「どうすればって? なにがですか?」
「この人形です。どうすれば満足すると思います?」
「満足? 人形が、満足する?」
 意味がわからない。
 返答に迷い、傑は「ふ、服を着せてみるとか?」と苦しまぎれに口にした。適当な発言だとわかっているだろうに、時生は首を傾けて考え込む。
「服……どんな服ですか?」
「いや、どんな服って言われても……私みたいな平凡な人間から、そんな芸術的な発想は出てきませんよ」
 なにを考えているのかわかりにくい眠たげな表情で左右にゆっくりと頭を揺らし、時生は作りかけの枝人形に向き直った。深く集中した様子で、なにも話さなくなる。

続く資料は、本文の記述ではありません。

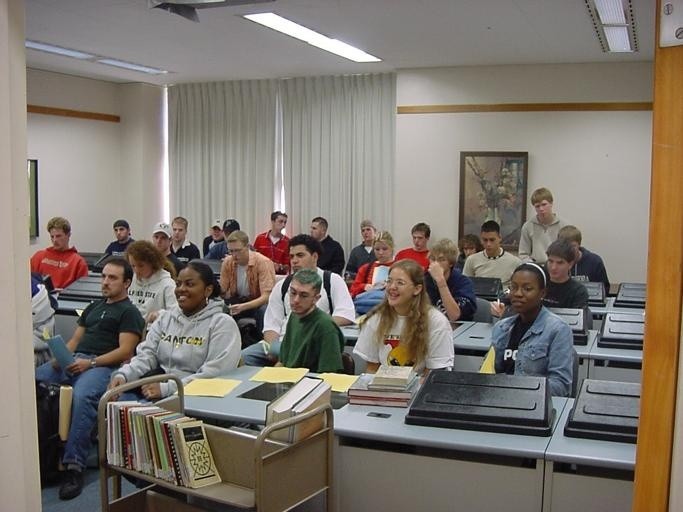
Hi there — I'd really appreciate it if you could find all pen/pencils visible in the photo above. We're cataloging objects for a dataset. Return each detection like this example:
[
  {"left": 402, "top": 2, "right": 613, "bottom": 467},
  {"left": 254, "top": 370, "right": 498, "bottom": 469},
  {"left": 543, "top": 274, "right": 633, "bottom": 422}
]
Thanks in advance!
[
  {"left": 496, "top": 294, "right": 500, "bottom": 310},
  {"left": 229, "top": 303, "right": 233, "bottom": 317}
]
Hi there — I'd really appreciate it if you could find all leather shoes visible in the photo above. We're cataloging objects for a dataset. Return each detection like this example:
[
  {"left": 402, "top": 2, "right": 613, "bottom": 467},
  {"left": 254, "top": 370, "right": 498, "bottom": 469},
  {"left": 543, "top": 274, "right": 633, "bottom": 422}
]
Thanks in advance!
[{"left": 58, "top": 467, "right": 85, "bottom": 501}]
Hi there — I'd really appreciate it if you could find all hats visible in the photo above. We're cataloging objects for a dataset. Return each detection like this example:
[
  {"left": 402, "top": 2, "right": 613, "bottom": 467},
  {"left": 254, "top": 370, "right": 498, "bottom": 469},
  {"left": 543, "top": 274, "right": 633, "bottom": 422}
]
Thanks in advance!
[
  {"left": 210, "top": 218, "right": 224, "bottom": 231},
  {"left": 153, "top": 222, "right": 173, "bottom": 239},
  {"left": 360, "top": 219, "right": 377, "bottom": 232},
  {"left": 223, "top": 218, "right": 240, "bottom": 233}
]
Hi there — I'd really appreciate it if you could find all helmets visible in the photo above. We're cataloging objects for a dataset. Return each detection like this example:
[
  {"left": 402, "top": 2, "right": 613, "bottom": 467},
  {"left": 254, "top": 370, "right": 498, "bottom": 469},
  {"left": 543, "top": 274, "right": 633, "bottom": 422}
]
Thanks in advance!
[{"left": 113, "top": 219, "right": 131, "bottom": 236}]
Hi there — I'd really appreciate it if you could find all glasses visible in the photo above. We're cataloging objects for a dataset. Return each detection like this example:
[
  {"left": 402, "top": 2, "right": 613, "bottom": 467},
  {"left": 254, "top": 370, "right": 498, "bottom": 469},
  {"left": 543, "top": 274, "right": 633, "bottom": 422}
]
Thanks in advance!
[
  {"left": 384, "top": 279, "right": 415, "bottom": 288},
  {"left": 507, "top": 285, "right": 536, "bottom": 294}
]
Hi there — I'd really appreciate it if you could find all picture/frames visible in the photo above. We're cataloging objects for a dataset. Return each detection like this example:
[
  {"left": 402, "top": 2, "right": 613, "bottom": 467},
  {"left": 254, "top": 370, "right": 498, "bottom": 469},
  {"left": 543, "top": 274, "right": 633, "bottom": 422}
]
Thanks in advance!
[
  {"left": 458, "top": 151, "right": 528, "bottom": 250},
  {"left": 27, "top": 159, "right": 39, "bottom": 237}
]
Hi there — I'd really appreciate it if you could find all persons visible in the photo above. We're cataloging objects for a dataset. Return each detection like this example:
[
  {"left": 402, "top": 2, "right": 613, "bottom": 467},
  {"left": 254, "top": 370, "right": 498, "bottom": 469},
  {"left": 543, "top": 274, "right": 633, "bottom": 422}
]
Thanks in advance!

 すごいな、と傑は内心で舌を巻いた。これがスポンサーに対する態度か。
 傑の会社は年間百万円ほど時生に対して支援を行っている。もちろんリターンもあり、時生の個展では必ずスポンサーとして会社名が入り口の目立つ位置に表示されるし、年に四回、流木を使った市民向けのワークショップを会社のロビーで開催してもらっている。それにしたって、金銭のやりとりがある相手を完全に無視して仕事に没頭するのだから豪気なものだ。
 他人の横顔を見ていても意味が無い。傑は呆れまじりに立ち上がり、作品が林立するアトリエを見回した。